§ **PASSAGE PROVIDED**:
* * * * * * * * *

# Visual Basic 6 - Mac, Linux



## Lenny1882 (Nov 22, 2007)

A number of people on a forum I frequent have asked me to do a few VB6 tutorials for them, and I've agreed... except I've hit upon a tiny problem - there are Mac and Linux users as well as Windows users who want to learn VB6.

Obviously you can see the trouble I'm facing. So, two questions:

1. *Is there a free version of VB6 hanging around? *You know, similar to the Express Editions you can download for VB2005 and VB2008? I don't want to use the VB2005/8 Express Editions because they're quite different to VB6 in how they display the code, and I'll be teaching from programs I built in VB6 when I was learning, and the textbook I learnt from.

2. This is the harder question - *is there anywhere I can find any type of program for Macs and Linux that allows users to code in VB?* Preferrably VB6, but I'll take what I can.

Thankee.


----------



## peterh40 (Apr 15, 2007)

* * * * * * * * *

§ **ENTRIES SHOWN**:
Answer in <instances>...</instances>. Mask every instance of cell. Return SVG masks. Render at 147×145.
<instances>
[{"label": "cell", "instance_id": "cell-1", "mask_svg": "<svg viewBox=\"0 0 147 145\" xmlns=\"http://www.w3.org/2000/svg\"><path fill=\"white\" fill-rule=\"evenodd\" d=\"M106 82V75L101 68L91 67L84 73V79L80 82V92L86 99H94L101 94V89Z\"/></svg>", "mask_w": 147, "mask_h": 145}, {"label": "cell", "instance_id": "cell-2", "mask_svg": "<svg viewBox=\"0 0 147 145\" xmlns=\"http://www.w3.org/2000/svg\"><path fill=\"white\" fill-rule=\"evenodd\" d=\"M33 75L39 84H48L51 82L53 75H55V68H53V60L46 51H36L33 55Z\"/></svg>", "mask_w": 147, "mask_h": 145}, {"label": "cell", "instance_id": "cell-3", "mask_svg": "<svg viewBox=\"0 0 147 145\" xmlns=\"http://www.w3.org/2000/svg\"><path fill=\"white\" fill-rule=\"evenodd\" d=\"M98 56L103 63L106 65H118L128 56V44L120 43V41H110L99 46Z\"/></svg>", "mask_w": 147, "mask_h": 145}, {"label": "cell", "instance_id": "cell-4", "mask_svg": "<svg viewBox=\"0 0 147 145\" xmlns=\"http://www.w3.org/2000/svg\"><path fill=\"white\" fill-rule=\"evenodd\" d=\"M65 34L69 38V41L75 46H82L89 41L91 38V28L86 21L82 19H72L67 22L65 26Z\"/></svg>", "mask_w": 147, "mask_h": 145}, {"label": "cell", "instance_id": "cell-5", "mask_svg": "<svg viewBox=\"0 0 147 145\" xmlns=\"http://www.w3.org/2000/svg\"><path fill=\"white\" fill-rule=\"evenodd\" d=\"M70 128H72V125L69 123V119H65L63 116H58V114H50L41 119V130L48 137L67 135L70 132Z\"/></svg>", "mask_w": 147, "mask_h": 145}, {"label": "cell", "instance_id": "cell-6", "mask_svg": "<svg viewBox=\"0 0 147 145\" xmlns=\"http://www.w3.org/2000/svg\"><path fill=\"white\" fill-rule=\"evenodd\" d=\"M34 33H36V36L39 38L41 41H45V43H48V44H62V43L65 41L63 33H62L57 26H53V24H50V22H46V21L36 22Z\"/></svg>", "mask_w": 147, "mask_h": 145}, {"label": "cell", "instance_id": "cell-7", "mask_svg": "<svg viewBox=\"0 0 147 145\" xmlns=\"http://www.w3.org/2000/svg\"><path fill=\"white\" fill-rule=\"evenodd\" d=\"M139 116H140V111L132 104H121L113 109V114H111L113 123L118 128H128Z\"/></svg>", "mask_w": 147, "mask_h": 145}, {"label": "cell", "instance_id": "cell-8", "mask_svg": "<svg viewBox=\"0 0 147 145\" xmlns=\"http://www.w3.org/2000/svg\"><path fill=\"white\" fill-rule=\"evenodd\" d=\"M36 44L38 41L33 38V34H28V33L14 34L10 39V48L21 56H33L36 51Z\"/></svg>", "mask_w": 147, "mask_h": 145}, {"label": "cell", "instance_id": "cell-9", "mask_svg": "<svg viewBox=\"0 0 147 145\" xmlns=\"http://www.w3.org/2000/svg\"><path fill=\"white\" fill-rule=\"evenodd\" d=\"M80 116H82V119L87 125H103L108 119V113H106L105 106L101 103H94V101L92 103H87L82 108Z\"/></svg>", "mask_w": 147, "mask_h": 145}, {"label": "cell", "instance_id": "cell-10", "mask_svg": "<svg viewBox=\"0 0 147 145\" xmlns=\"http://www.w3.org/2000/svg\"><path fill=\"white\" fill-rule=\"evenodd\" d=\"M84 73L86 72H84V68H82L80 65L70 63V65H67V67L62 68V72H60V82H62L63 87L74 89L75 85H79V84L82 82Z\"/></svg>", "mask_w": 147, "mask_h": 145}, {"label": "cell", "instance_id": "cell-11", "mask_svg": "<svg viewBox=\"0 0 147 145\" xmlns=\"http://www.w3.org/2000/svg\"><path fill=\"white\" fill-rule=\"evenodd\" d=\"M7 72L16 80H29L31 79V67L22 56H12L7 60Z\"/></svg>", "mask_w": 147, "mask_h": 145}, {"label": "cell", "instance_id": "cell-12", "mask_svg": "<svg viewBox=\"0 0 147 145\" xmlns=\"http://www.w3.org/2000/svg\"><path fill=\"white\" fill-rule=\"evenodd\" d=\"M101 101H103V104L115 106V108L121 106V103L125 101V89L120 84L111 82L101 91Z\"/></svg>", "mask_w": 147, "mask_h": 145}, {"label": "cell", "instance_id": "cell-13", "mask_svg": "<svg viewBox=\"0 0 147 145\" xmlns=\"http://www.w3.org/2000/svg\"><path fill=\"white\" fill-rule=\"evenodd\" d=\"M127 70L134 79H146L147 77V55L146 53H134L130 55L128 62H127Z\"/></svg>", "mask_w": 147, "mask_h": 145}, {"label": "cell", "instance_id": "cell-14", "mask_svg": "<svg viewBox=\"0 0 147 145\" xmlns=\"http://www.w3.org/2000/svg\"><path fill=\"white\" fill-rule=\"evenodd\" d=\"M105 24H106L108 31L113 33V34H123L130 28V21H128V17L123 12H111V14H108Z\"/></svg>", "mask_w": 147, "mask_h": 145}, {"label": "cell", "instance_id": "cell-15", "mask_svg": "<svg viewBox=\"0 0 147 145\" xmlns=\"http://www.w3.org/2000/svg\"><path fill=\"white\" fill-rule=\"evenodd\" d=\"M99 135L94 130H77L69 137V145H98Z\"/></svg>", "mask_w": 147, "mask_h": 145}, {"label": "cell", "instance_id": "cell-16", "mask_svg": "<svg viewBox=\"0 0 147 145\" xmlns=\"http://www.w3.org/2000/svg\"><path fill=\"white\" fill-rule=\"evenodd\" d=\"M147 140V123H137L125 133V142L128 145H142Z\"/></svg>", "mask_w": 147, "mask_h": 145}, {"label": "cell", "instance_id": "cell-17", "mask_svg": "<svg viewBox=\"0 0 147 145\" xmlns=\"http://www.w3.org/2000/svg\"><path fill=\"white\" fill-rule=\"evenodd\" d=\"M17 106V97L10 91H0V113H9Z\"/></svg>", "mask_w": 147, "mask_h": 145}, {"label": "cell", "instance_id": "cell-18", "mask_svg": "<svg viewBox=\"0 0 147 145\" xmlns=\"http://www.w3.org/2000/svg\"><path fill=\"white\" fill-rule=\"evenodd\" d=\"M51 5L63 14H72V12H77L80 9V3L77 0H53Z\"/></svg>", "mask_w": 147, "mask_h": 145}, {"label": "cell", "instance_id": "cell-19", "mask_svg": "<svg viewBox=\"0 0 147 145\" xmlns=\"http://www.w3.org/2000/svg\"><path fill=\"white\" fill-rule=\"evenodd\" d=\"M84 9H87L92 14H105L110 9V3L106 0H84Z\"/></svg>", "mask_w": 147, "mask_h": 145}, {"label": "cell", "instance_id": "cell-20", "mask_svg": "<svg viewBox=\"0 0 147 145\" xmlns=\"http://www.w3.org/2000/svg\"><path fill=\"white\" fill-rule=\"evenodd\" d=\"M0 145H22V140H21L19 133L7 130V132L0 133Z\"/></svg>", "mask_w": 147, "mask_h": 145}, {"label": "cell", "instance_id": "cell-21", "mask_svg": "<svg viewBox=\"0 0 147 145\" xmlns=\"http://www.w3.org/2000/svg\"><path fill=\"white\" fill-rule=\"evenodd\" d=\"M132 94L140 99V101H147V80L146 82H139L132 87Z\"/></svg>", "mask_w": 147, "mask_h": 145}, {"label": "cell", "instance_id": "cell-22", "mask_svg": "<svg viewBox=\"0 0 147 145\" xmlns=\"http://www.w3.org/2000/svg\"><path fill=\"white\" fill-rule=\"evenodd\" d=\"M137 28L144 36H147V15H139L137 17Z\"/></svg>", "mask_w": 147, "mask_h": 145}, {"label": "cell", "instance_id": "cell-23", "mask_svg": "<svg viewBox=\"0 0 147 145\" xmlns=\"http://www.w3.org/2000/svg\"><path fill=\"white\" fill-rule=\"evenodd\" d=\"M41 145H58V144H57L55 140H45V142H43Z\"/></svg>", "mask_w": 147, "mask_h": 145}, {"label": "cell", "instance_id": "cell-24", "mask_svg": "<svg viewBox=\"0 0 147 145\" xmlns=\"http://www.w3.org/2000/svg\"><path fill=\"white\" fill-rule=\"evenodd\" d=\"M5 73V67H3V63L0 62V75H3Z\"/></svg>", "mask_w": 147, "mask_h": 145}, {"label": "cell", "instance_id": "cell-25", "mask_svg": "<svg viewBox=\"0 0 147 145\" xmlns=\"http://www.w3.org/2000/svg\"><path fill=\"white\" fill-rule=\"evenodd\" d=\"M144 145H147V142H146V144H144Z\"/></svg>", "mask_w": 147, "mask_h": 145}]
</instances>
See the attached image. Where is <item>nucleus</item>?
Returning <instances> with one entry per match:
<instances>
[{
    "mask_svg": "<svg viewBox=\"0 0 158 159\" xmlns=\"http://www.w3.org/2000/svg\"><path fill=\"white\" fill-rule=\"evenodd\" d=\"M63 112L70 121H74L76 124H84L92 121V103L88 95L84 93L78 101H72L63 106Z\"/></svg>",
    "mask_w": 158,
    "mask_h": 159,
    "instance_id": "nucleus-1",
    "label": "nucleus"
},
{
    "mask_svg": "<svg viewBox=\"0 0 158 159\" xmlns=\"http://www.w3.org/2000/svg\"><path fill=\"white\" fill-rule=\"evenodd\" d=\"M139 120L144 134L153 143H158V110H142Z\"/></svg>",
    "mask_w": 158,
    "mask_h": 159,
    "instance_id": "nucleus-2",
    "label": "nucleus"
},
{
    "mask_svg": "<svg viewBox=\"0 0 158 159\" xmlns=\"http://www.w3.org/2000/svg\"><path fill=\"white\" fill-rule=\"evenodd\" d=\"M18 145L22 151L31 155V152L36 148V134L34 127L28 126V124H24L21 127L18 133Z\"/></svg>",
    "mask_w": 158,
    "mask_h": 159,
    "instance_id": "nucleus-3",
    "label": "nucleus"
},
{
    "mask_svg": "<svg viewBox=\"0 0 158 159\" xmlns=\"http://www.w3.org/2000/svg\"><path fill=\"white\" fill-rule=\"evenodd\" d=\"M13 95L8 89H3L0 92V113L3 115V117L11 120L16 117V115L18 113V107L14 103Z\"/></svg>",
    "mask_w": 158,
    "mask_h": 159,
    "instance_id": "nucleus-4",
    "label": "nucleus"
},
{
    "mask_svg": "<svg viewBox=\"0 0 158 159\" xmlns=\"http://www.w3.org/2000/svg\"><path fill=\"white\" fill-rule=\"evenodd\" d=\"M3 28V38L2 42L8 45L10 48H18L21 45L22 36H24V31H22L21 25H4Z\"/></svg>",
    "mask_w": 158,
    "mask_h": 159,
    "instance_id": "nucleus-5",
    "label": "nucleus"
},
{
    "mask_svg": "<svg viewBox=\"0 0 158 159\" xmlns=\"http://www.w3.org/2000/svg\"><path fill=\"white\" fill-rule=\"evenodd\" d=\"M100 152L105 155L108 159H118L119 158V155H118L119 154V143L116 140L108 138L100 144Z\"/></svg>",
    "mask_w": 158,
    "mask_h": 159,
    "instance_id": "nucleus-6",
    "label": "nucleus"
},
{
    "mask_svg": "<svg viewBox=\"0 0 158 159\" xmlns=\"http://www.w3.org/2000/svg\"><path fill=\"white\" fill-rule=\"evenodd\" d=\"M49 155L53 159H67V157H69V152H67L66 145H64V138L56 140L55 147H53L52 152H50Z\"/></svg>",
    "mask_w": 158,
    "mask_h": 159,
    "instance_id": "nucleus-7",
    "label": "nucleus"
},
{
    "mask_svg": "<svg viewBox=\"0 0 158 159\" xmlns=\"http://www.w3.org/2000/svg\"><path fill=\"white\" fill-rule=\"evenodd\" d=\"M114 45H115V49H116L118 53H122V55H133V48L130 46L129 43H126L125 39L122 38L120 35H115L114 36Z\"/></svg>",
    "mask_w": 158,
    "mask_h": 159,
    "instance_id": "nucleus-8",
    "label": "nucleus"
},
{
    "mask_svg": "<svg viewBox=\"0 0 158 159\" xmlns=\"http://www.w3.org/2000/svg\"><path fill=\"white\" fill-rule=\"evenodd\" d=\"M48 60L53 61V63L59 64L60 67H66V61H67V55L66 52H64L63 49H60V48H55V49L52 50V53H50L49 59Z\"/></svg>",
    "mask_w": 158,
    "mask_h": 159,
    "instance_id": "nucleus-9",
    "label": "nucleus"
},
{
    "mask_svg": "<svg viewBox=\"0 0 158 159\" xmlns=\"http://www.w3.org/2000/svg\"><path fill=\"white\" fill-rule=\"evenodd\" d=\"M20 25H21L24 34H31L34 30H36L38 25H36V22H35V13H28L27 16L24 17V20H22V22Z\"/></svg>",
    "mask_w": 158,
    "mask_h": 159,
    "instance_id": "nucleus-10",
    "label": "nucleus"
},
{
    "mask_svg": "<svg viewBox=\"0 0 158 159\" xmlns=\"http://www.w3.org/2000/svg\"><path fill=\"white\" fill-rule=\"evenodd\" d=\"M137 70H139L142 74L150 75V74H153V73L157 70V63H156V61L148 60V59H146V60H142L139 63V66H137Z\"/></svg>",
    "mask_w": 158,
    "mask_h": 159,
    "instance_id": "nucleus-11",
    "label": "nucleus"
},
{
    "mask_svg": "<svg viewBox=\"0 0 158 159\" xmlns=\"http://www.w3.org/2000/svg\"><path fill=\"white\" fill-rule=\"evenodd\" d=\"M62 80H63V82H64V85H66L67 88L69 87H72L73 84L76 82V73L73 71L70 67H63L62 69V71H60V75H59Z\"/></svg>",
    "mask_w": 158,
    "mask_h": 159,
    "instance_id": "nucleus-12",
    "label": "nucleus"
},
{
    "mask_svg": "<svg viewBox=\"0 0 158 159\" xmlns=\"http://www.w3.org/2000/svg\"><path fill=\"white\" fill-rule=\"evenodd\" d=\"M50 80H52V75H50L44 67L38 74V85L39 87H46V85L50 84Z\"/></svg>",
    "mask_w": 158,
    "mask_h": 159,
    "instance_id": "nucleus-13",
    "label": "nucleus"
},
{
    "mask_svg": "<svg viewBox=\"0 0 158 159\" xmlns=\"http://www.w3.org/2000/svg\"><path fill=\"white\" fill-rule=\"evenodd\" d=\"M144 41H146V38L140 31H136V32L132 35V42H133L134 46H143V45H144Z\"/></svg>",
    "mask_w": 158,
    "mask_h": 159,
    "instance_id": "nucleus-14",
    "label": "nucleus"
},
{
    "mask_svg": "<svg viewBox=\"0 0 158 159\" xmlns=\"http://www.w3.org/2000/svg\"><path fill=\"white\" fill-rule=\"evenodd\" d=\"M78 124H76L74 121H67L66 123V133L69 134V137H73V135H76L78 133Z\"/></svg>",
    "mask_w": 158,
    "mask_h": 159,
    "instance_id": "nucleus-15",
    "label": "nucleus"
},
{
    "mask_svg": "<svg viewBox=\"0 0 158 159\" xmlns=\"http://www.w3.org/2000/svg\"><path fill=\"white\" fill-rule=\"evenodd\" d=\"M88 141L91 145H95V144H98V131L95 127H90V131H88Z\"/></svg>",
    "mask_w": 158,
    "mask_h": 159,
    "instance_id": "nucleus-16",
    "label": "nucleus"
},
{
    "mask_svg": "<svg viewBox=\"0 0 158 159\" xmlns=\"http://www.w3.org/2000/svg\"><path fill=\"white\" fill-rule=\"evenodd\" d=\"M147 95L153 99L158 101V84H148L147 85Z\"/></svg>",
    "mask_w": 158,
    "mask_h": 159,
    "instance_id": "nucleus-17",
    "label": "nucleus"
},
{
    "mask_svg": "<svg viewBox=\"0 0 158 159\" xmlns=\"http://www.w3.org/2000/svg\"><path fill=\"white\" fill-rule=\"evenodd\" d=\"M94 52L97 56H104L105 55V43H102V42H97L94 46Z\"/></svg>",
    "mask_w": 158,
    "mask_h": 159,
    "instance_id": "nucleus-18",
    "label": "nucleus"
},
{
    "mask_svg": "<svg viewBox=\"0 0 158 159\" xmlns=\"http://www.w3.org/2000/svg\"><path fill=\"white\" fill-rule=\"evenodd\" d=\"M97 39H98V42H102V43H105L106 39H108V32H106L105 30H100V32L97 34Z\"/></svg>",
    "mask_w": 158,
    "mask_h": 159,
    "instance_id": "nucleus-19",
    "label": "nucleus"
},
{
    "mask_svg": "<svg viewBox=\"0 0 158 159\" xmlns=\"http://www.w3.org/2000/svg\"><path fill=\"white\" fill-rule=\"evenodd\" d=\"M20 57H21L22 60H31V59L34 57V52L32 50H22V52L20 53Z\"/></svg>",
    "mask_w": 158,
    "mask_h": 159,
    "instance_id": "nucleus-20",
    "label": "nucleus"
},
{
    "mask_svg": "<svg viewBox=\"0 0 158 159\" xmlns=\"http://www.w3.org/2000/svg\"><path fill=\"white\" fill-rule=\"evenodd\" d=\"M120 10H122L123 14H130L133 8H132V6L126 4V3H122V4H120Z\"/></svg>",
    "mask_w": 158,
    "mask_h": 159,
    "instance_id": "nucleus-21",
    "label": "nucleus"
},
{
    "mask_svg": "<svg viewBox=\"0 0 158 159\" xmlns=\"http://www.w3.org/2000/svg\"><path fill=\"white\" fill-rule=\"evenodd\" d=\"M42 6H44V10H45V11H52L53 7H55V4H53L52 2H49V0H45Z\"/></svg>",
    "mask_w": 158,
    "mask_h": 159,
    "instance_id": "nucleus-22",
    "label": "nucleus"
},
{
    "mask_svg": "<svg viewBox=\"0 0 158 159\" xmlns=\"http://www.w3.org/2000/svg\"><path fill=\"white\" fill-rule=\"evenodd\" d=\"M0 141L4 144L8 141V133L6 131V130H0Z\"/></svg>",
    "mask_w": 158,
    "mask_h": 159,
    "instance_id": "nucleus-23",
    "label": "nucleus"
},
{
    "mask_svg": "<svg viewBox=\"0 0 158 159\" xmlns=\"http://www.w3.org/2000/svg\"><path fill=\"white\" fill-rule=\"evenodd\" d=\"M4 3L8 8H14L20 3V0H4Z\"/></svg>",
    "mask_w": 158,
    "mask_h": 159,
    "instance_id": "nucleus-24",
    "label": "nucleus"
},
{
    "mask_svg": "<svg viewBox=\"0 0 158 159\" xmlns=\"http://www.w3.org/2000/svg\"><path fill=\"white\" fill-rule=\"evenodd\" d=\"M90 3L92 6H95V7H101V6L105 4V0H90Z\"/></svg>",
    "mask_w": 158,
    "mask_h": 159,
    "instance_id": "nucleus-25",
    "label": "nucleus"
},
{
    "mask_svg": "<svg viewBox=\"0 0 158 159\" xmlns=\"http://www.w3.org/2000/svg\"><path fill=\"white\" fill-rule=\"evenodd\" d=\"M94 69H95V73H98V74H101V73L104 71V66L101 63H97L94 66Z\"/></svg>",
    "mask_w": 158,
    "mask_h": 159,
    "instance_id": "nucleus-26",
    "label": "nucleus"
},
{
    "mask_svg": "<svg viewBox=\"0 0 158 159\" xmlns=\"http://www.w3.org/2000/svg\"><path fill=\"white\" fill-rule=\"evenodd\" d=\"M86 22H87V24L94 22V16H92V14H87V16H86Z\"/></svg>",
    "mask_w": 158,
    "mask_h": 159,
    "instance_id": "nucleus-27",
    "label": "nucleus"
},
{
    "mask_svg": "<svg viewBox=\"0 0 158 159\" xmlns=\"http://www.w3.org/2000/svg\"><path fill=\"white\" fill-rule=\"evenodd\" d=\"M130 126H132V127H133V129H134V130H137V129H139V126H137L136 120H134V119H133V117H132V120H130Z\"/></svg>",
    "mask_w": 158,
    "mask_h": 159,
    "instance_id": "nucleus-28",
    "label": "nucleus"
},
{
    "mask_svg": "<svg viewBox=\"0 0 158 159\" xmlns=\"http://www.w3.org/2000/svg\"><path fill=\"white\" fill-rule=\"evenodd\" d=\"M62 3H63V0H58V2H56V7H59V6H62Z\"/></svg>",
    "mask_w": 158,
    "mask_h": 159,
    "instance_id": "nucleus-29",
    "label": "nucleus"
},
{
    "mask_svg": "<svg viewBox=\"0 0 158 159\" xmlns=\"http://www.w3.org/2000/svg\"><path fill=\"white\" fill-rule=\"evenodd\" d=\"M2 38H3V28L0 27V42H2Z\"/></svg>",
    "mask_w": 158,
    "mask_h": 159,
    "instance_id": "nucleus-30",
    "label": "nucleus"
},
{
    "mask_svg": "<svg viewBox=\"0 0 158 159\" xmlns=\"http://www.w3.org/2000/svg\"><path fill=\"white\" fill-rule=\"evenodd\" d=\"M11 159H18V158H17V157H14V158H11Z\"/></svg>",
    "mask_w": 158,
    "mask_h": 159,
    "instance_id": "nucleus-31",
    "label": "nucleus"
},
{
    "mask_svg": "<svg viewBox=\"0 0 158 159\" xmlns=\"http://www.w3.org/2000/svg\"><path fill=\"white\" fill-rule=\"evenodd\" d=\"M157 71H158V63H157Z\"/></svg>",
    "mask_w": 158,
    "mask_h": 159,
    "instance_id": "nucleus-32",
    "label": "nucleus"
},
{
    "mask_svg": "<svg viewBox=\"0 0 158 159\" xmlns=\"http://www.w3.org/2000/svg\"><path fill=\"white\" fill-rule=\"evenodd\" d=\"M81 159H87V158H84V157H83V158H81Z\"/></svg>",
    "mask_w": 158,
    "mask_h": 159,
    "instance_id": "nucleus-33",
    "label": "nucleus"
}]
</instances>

* * * * * * * * *

§ **EXERCISE DETAILS**: Can you echo the entire forum thread about VB6 on Mac and Linux, word for word? The items come from a separate source.

§ **SOLUTION TO THIS PROBLEM**:
# Visual Basic 6 - Mac, Linux



## Lenny1882 (Nov 22, 2007)

A number of people on a forum I frequent have asked me to do a few VB6 tutorials for them, and I've agreed... except I've hit upon a tiny problem - there are Mac and Linux users as well as Windows users who want to learn VB6.

Obviously you can see the trouble I'm facing. So, two questions:

1. *Is there a free version of VB6 hanging around? *You know, similar to the Express Editions you can download for VB2005 and VB2008? I don't want to use the VB2005/8 Express Editions because they're quite different to VB6 in how they display the code, and I'll be teaching from programs I built in VB6 when I was learning, and the textbook I learnt from.

2. This is the harder question - *is there anywhere I can find any type of program for Macs and Linux that allows users to code in VB?* Preferrably VB6, but I'll take what I can.

Thankee.


----------



## peterh40 (Apr 15, 2007)